Spatial reasoning material:
## Start
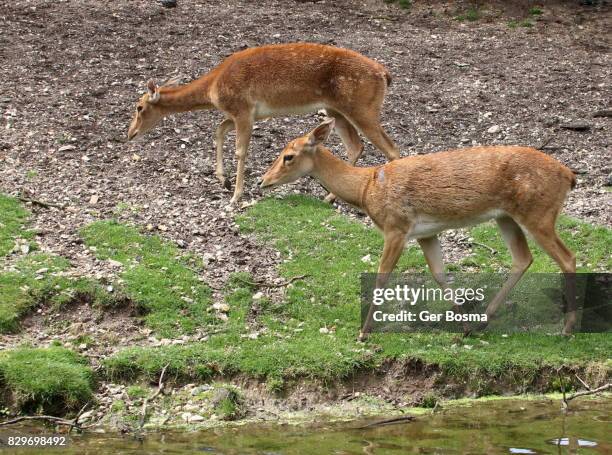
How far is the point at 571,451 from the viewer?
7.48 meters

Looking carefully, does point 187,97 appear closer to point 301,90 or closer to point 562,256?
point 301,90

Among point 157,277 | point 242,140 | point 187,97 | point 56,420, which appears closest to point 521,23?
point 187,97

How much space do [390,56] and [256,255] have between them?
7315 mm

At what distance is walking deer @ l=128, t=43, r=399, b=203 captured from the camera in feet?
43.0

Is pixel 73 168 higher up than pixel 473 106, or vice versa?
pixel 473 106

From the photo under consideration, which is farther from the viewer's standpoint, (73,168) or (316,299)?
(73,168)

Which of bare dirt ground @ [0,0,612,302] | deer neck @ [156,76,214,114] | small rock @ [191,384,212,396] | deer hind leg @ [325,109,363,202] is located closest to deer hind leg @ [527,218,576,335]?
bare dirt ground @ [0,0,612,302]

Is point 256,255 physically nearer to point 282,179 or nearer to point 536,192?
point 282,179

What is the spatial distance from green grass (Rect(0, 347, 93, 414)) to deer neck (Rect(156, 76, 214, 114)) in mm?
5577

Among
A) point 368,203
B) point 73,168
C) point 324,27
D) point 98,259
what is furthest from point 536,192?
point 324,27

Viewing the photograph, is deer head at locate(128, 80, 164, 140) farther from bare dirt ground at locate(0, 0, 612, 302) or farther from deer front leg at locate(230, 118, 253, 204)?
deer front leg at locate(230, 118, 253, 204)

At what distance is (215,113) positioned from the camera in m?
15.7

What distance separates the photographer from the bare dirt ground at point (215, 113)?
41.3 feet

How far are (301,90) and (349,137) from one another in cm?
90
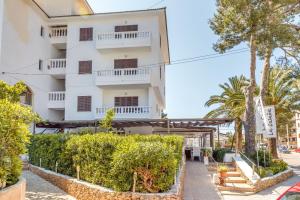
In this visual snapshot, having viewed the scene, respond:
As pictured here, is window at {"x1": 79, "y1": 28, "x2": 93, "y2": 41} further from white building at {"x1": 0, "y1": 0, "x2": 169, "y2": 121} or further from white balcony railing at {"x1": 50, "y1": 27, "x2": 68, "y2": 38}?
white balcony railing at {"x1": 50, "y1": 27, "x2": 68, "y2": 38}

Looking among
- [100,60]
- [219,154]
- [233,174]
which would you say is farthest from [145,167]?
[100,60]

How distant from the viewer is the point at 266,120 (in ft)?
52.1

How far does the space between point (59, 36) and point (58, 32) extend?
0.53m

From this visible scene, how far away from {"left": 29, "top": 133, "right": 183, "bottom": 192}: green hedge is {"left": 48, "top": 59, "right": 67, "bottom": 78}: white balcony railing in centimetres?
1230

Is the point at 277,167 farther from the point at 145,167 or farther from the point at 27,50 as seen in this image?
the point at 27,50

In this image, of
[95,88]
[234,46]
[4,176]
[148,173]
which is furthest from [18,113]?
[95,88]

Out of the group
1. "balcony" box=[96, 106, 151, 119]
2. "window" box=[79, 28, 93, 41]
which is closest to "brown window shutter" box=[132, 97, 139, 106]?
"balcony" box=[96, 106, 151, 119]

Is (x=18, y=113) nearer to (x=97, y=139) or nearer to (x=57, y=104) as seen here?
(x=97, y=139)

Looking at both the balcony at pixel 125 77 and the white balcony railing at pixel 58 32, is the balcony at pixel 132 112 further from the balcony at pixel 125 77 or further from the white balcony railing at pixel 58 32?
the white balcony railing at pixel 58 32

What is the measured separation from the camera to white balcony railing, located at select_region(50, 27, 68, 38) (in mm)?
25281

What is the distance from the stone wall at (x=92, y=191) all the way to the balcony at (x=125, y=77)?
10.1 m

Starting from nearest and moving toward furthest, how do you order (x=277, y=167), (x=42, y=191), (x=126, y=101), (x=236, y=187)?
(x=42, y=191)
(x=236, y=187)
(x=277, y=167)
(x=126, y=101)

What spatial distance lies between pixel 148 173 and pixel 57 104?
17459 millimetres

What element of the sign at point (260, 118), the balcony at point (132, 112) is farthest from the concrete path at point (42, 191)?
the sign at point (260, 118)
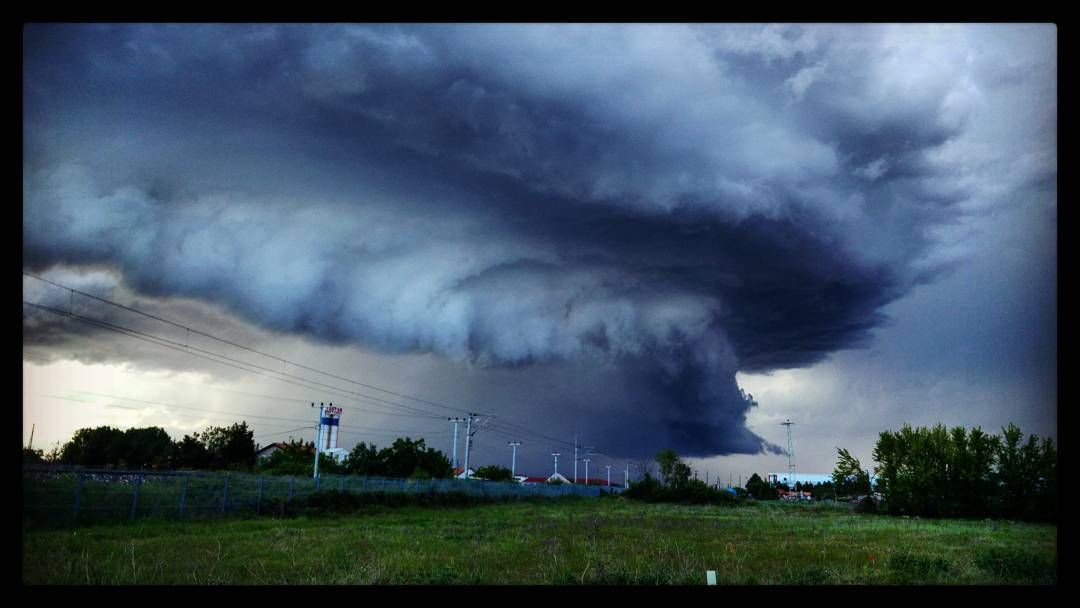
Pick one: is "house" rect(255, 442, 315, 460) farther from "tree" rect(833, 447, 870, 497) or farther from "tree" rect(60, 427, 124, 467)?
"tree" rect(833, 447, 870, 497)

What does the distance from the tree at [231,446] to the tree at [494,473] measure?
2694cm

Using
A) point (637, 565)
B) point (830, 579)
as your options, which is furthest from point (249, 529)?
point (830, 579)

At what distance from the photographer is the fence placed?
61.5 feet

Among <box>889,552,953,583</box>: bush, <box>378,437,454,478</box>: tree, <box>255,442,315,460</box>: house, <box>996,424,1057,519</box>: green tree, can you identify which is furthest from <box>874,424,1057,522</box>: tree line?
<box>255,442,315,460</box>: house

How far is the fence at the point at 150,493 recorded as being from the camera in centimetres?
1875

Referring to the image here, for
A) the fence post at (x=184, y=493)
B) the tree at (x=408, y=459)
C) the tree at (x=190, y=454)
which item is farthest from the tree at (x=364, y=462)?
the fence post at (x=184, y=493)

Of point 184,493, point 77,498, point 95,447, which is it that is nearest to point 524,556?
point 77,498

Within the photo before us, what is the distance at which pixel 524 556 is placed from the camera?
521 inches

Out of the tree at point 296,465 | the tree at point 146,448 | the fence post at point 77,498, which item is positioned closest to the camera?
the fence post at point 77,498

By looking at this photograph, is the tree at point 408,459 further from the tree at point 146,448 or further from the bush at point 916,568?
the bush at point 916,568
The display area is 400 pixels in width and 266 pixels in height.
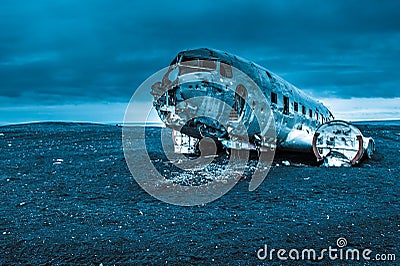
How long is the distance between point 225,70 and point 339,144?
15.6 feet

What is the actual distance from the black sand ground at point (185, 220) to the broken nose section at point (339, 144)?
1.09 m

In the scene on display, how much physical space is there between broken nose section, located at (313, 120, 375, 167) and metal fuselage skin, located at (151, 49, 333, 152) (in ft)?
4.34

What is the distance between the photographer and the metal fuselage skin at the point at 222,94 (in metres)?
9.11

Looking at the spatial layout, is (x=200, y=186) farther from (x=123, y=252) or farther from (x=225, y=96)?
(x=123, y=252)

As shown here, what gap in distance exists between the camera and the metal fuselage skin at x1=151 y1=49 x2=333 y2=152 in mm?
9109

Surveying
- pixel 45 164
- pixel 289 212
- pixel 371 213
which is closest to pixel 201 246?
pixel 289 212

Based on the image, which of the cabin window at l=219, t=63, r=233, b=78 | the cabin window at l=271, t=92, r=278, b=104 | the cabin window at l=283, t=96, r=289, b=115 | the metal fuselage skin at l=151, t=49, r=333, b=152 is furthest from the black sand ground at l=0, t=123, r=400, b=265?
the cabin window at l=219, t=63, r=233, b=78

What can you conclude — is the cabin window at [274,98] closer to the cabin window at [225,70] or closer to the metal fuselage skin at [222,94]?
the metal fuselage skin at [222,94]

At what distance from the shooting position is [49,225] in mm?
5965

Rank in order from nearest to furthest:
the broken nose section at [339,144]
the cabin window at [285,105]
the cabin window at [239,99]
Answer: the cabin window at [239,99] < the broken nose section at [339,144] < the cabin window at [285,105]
## End
◆ **EXERCISE DETAILS**: Copy out every line of the material above word for word, leaving out the pictures.

◆ **EXERCISE RESPONSE**:
How far is the point at 571,451 from the viewer?
7.48 meters

Looking carefully, does point 187,97 appear closer to point 301,90 or closer to point 562,256?
point 301,90

Among point 157,277 | point 242,140 | point 187,97 | point 56,420, which appears closest to point 521,23?
point 187,97

How much space do [390,56] and [256,255] have between them?
7315 mm

At what distance is walking deer @ l=128, t=43, r=399, b=203 captured from the camera in feet?
43.0

Is pixel 73 168 higher up than pixel 473 106, or vice versa?
pixel 473 106

From the photo under consideration, which is farther from the viewer's standpoint, (73,168) or (316,299)?
(73,168)

Which of bare dirt ground @ [0,0,612,302] | deer neck @ [156,76,214,114] | small rock @ [191,384,212,396] | deer hind leg @ [325,109,363,202] is located closest to deer hind leg @ [527,218,576,335]?
bare dirt ground @ [0,0,612,302]

Is point 256,255 physically nearer to point 282,179 or nearer to point 536,192?
point 282,179

What is the spatial distance from green grass (Rect(0, 347, 93, 414)) to deer neck (Rect(156, 76, 214, 114)) in mm?
5577

Among
A) point 368,203
B) point 73,168
C) point 324,27
D) point 98,259
what is furthest from point 536,192?
point 324,27

Viewing the photograph, is deer head at locate(128, 80, 164, 140) farther from bare dirt ground at locate(0, 0, 612, 302) or farther from deer front leg at locate(230, 118, 253, 204)?
deer front leg at locate(230, 118, 253, 204)

At what distance is (215,113) positioned from the camera in m?
15.7

What distance separates the photographer from the bare dirt ground at point (215, 113)?
41.3 feet

How far are (301,90) and (349,137) from one another in cm?
90
In this visual snapshot, having viewed the scene, respond:
As pictured here, is window at {"x1": 79, "y1": 28, "x2": 93, "y2": 41} further from white building at {"x1": 0, "y1": 0, "x2": 169, "y2": 121} or further from white balcony railing at {"x1": 50, "y1": 27, "x2": 68, "y2": 38}?
white balcony railing at {"x1": 50, "y1": 27, "x2": 68, "y2": 38}

Looking among
- [100,60]
- [219,154]
- [233,174]
which would you say is farthest from [145,167]?
[100,60]

How distant from the viewer is the point at 266,120 (in ft)?
52.1

How far does the space between point (59, 36) and point (58, 32) extend?
0.53m

From this visible scene, how far away from {"left": 29, "top": 133, "right": 183, "bottom": 192}: green hedge is {"left": 48, "top": 59, "right": 67, "bottom": 78}: white balcony railing in centimetres?
1230

Is the point at 277,167 farther from the point at 145,167 or farther from the point at 27,50 as seen in this image?
the point at 27,50

In this image, of
[95,88]
[234,46]
[4,176]
[148,173]
which is furthest from [18,113]?
[95,88]

Out of the group
1. "balcony" box=[96, 106, 151, 119]
2. "window" box=[79, 28, 93, 41]
which is closest to "brown window shutter" box=[132, 97, 139, 106]?
"balcony" box=[96, 106, 151, 119]

Is (x=18, y=113) nearer to (x=97, y=139) or nearer to (x=57, y=104) as seen here?
(x=97, y=139)

Looking at both the balcony at pixel 125 77 and the white balcony railing at pixel 58 32, is the balcony at pixel 132 112 further from the balcony at pixel 125 77 or further from the white balcony railing at pixel 58 32?
the white balcony railing at pixel 58 32

What is the measured separation from the camera to white balcony railing, located at select_region(50, 27, 68, 38) (in mm)?
25281

What is the distance from the stone wall at (x=92, y=191) all the way to the balcony at (x=125, y=77)?
10.1 m

Starting from nearest and moving toward furthest, how do you order (x=277, y=167), (x=42, y=191), (x=126, y=101), (x=236, y=187)?
(x=42, y=191)
(x=236, y=187)
(x=277, y=167)
(x=126, y=101)

What spatial distance lies between pixel 148 173 and pixel 57 104?
17459 millimetres

What element of the sign at point (260, 118), the balcony at point (132, 112) is farthest from the concrete path at point (42, 191)?
the sign at point (260, 118)
Pick one: is "house" rect(255, 442, 315, 460) farther from "tree" rect(833, 447, 870, 497) or farther from "tree" rect(60, 427, 124, 467)?
"tree" rect(833, 447, 870, 497)

What does the distance from the tree at [231,446] to the tree at [494,473] measure?
2694cm

Using
A) point (637, 565)
B) point (830, 579)
as your options, which is furthest from point (249, 529)?
point (830, 579)

At what distance from the photographer is the fence placed?
61.5 feet

Among <box>889,552,953,583</box>: bush, <box>378,437,454,478</box>: tree, <box>255,442,315,460</box>: house, <box>996,424,1057,519</box>: green tree, can you identify which is furthest from <box>874,424,1057,522</box>: tree line?
<box>255,442,315,460</box>: house

How far is the fence at the point at 150,493 recorded as being from the camera in centimetres?
1875

Referring to the image here, for
A) the fence post at (x=184, y=493)
B) the tree at (x=408, y=459)
C) the tree at (x=190, y=454)
which item is farthest from the tree at (x=364, y=462)?
the fence post at (x=184, y=493)

Of point 184,493, point 77,498, point 95,447, which is it that is nearest to point 524,556?
point 77,498

Within the photo before us, what is the distance at which pixel 524 556 is placed from the camera?
521 inches

Out of the tree at point 296,465 | the tree at point 146,448 | the fence post at point 77,498, which item is positioned closest to the camera?
the fence post at point 77,498

By looking at this photograph, is the tree at point 408,459 further from the tree at point 146,448 or further from the bush at point 916,568?
the bush at point 916,568
The display area is 400 pixels in width and 266 pixels in height.
How long is the distance between point 225,70 and point 339,144?
15.6 feet

What is the actual distance from the black sand ground at point (185, 220) to the broken nose section at point (339, 144)?
1.09 m

In the scene on display, how much physical space is there between broken nose section, located at (313, 120, 375, 167) and metal fuselage skin, located at (151, 49, 333, 152) (in ft)?
4.34

What is the distance between the photographer and the metal fuselage skin at the point at 222,94 (in metres)?
9.11

Looking at the spatial layout, is (x=200, y=186) farther from (x=123, y=252) or farther from (x=225, y=96)?
(x=123, y=252)

As shown here, what gap in distance exists between the camera and the metal fuselage skin at x1=151 y1=49 x2=333 y2=152 in mm?
9109

Surveying
- pixel 45 164
- pixel 289 212
- pixel 371 213
which is closest to pixel 201 246?
pixel 289 212

Based on the image, which of the cabin window at l=219, t=63, r=233, b=78 | the cabin window at l=271, t=92, r=278, b=104 | the cabin window at l=283, t=96, r=289, b=115 | the metal fuselage skin at l=151, t=49, r=333, b=152 is furthest from the black sand ground at l=0, t=123, r=400, b=265?
the cabin window at l=219, t=63, r=233, b=78

What can you conclude — is the cabin window at [274,98] closer to the cabin window at [225,70] or closer to the metal fuselage skin at [222,94]?
the metal fuselage skin at [222,94]

At what distance from the shooting position is [49,225] in mm?
5965

Rank in order from nearest to furthest:
the broken nose section at [339,144]
the cabin window at [285,105]
the cabin window at [239,99]
Answer: the cabin window at [239,99] < the broken nose section at [339,144] < the cabin window at [285,105]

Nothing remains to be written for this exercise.